[START OF PASSAGE SHOWN]

# Smoulder



## ZanZan (May 18, 2009)

So, I borrowed a good camera, and spam photo'd my fish, I got 29 pics, but I'll only show the ones I like. I'm kinda sad, but really happy at the same time. His name is Smoulder because he's a lovely shade of red, but he's turning purple... I guess some fires have purple in them >.>



















You can see the purple in these two.



















I can't wait to see what he looks like in a couple months


----------



## dramaqueen (Jul 7, 2008)

He's very pretty!!


----------



## IonBaller07 (Mar 29, 2009)

Hes very pretty, I really like the purple coming in between the ridges in his fins.


----------



## tnicholas1970 (May 10, 2009)

yeah very pretty hopefully he doesnt turn all purple but that shade of purple matches really well with the red


----------



## ZanZan (May 18, 2009)

Yah, I never noticed before i took the picutres, but it had only been his tail fin thinger, now it's the back of his body aswell as a little of his dorsal fin. So either it's spreading, or he's just turning the way he was meant to be. I hope atleast the ends of his fins stay red.


----------



## Campbell (Apr 12, 2009)

Mine did the exact same thing. He's still mostly red, but has a little blue/purple in his fine.


----------



## ifish (Apr 30, 2009)

hes beautiful i cant wait to see him in a few months


----------



## crowntail lover (Apr 25, 2009)

He is a beautiful Betta!!! Love the color


----------



## ZanZan (May 18, 2009)

Thanks all <3~


----------



## crowntail lover (Apr 25, 2009)

How long have you had him??

[END OF PASSAGE SHOWN]
[START OF DATA BLOCK]

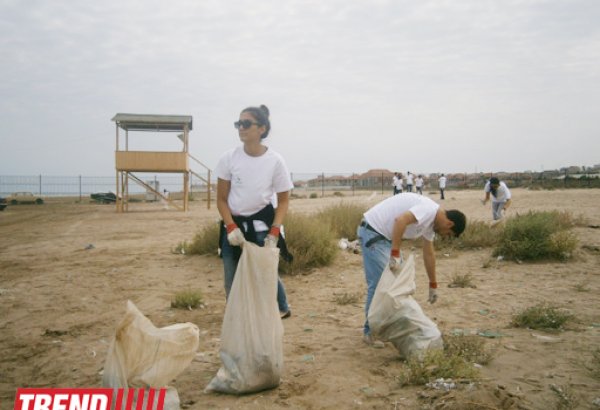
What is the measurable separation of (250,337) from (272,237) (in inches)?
30.0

[END OF DATA BLOCK]

> _GOAL OF THE EXERCISE_
Pick up the forum thread about Smoulder the betta after its last post and continue it.

> _RESULT OF THE TASK_
----------



## ZanZan (May 18, 2009)

I bought him i think in February.. So only a few months. I'd really like to get another one, but my boyfriend is already sick of hearing about THIS one he doesn't want me ot get another ^^;;


----------



## crowntail lover (Apr 25, 2009)

lol.....I have six....and going to spawn maybe next month


----------



## ZanZan (May 18, 2009)

Awww, cute <3~ I'd LOVE to have a baby betta to take care of. but pet stores don't usually GET baby betta >>


----------



## Eddie44 (May 4, 2009)

*Handsome little guy, beautiful colors.
*


----------



## dramaqueen (Jul 7, 2008)

I'd love to have a baby betta, too. It would be fun to watch them grow and change.


----------



## crowntail lover (Apr 25, 2009)

Thats why drama...You need to breed!!! You now everything yOu need to know..


----------



## dramaqueen (Jul 7, 2008)

Yeah, I know what to do and how to do it but I don't have any room or anyone to take the babies. I think it would be a wonderful experience. I live with an elderly Mother who wouldn't appreciate a houseful of fish. lol


----------



## crowntail lover (Apr 25, 2009)

You can can sale them on the internet


----------



## dramaqueen (Jul 7, 2008)

Yeah, but I'm just not able to breed right now. Maybe someday...


----------



## ZanZan (May 18, 2009)

I know I'd buy one eventually!


----------



## crowntail lover (Apr 25, 2009)

YOu should...


----------



## TitoBetta (Jun 2, 2009)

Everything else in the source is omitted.